28 August 2005

It’s amazing the things you find when you tidy out your room. Used panties, blood-stained teddy bears and half-sucked lollipops. And, less interestingly, half-finished blogs. Here we go then…

Last nite, I was stood up for the first time in my life. I’ve always wondered how it would feel, to be the sole representative at a meal for two, and now I can tell you - it’s fucking great. I had the pleasure of drinking a whole bottle of Chardonnay to myself. I only spent half as much money as usual. And I was able to eye up every hot waitress in the restaurant without getting a slap from my date. The waitress who showed me to my table was particularly cute. I like that - it’s the sign of a good establishment. Every guy loves it when a waitress flashes them a shy smile that most likely means ‘Good evening sir, if I grin at you like this all nite perhaps you will tip generously’ but which, in their male mind, could just as easily mean ‘Hey, forget my tip - it’s yours I’m after.’ I had turned up for my date looking exceptionally stylish, in a light pink t-shirt beneath a beige jacket, the sort of outfit a heterosexual guy can just about pull off so long as he’s got a girl on his arm. I had an arm - in fact I had two - but no girl to go with it, and so it was that I found myself alone, unwanted and looking like a raving homosexual. I take it now isn't the best moment to mention how good my hair was looking? I know it was looking good because a random guy in the restaurant stopped at my table and asked me if my starter was any good. What kind of a guy approaches another guy who’s wearing a pink t-shirt and asks him what his starter’s like? The sort of guy who wants to be finished off, with the help of one of my spare arms.

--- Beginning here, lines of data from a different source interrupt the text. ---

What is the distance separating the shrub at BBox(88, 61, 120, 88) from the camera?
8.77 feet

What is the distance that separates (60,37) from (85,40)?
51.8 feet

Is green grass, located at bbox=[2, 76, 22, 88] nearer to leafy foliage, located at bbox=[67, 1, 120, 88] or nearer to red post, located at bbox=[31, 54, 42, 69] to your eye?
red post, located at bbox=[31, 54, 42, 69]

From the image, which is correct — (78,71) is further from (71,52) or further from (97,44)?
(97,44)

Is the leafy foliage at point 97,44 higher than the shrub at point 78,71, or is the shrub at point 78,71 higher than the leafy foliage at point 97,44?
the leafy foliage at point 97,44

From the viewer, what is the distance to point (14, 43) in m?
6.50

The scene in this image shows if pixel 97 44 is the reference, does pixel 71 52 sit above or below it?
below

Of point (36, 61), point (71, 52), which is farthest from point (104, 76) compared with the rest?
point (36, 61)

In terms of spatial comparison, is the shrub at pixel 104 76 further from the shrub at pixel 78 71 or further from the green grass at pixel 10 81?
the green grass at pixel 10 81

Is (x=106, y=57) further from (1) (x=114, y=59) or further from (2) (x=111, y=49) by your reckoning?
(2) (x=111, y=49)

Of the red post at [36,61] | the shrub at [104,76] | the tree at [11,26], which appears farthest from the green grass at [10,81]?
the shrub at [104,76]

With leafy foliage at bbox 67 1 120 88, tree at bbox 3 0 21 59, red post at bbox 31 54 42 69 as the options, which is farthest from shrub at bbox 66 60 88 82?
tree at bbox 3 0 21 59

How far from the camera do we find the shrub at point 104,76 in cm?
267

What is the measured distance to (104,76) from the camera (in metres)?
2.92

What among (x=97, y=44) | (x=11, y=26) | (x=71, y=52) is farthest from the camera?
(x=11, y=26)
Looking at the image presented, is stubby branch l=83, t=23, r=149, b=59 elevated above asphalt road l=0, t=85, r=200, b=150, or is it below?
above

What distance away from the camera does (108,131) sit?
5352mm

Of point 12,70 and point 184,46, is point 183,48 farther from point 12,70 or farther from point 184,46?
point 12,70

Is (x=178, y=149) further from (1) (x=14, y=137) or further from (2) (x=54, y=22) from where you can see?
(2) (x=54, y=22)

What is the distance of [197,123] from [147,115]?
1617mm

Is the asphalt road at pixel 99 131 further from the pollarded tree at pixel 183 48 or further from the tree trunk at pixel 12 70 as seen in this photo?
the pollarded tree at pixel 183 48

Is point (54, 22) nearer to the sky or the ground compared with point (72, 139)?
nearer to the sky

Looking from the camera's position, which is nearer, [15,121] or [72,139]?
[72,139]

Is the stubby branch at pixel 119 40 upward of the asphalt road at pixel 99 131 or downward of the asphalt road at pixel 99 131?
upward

Thus far, I have transcribed this weblog from the restaurant napkin that it was written on. I ran out of funny things to write at this point, not because I was short of inspiration - god forbid - but because I suddenly remembered I had a whole bottle of Chardonnay to finish off. In any case, there’s not much else I can decipher from the napkin, other than that it got a bit blotchy round about here because I spilt some wine on it. I remember discussing 5-a-side football with the waiter, and how we should get a team together. This sort of networking would never have happened if I’d been staring into my girlfriend’s eyes, trying to catch my reflection in them to see if my hair was still straight. Or to be precise, stylishly messed-up. So to summarise, eating alone isn’t half as soul destroying as the movies would have you believe. But perhaps that’s because you’ve never eaten alone in my company. If I wasn’t so fascinating, I’d have bored myself to death by now. All those in favour of being stood up, stand up.